Trapped by Happiness

Watching the latest episode of Vikings with my girlfriend, Floki had a line that made an impression on me, sparking thoughts that would lead to a poem. Debating whether or not to go raid while watching his wife and child, he burst out with "I'm too happy. I feel trapped." It was such a great bit of writing and character development because it's something many people have experienced though probably not been able to vocalize so succinctly.

Recently I've been dealing with the fear of being happy, or more accurately the fear of now finding happiness, I would lose it. I imagine Floki was afraid of going to battle because he didn't want to be taken away from his family; however, he also felt torn as if he was losing his Viking fearlessness that defined him. As humans we strive for the things that we believe will make us happy (though many times they are only existential narcotics). Regardless of the long term efficacy of the source of happiness, most who have deeply craved it are terrified of losing it. When you have been miserable for a long time, it's almost worse to accept a reprieve and be thrown back down the hole again because it crushes your soul that much more for daring to believe.

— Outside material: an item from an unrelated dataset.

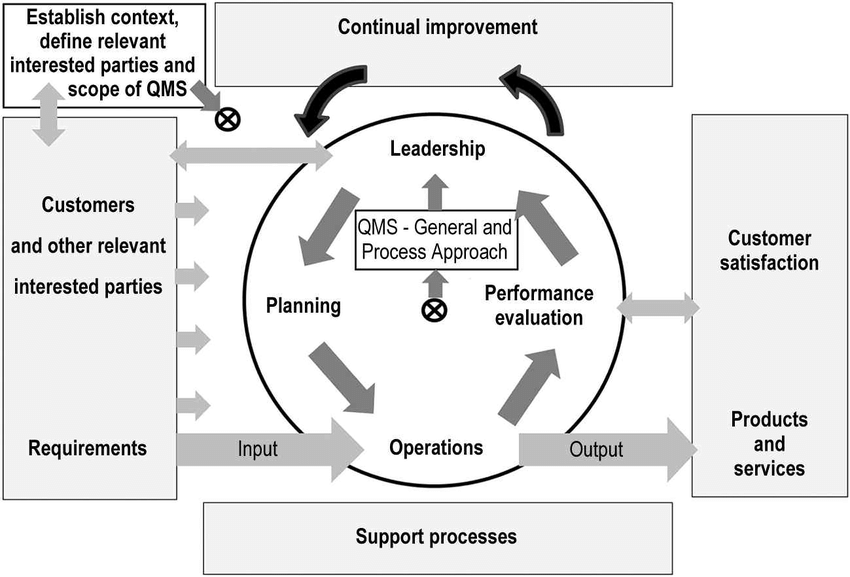Model of a process-based quality management system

The truth though is that when we are afraid, we run or do other self destructive things before someone else can so that we are still in control. I realized that while I've had many experiences that were unpleasant, as I stood up for myself and moved on, I gained more happiness but I also gained a greater acceptance for myself. It's a snowball effect to where I've finally started to accept that no matter what happens, the past will only make me stronger. Even if the reprieve is momentary, it's a rest that may give you the strength to climb out of the hole yourself the next time.

Life is a beast that can only be dealt with by accepting that it is untamable. When you quit trying to pour water into a pile and accept it's nature of being level, you can learn how to interact with it. Self acceptance and letting go of control are the greatest assets you can have to conquer life. In tandem they provide the capability to handle whatever life throws at you without cracking because you are too ridged or your self worth was destroyed. I imagine that in the recipe for lemonade from life's lemons, it says "chill out, stop being pissed these aren't grapes. You can do this." That of course and "add lots of sugar."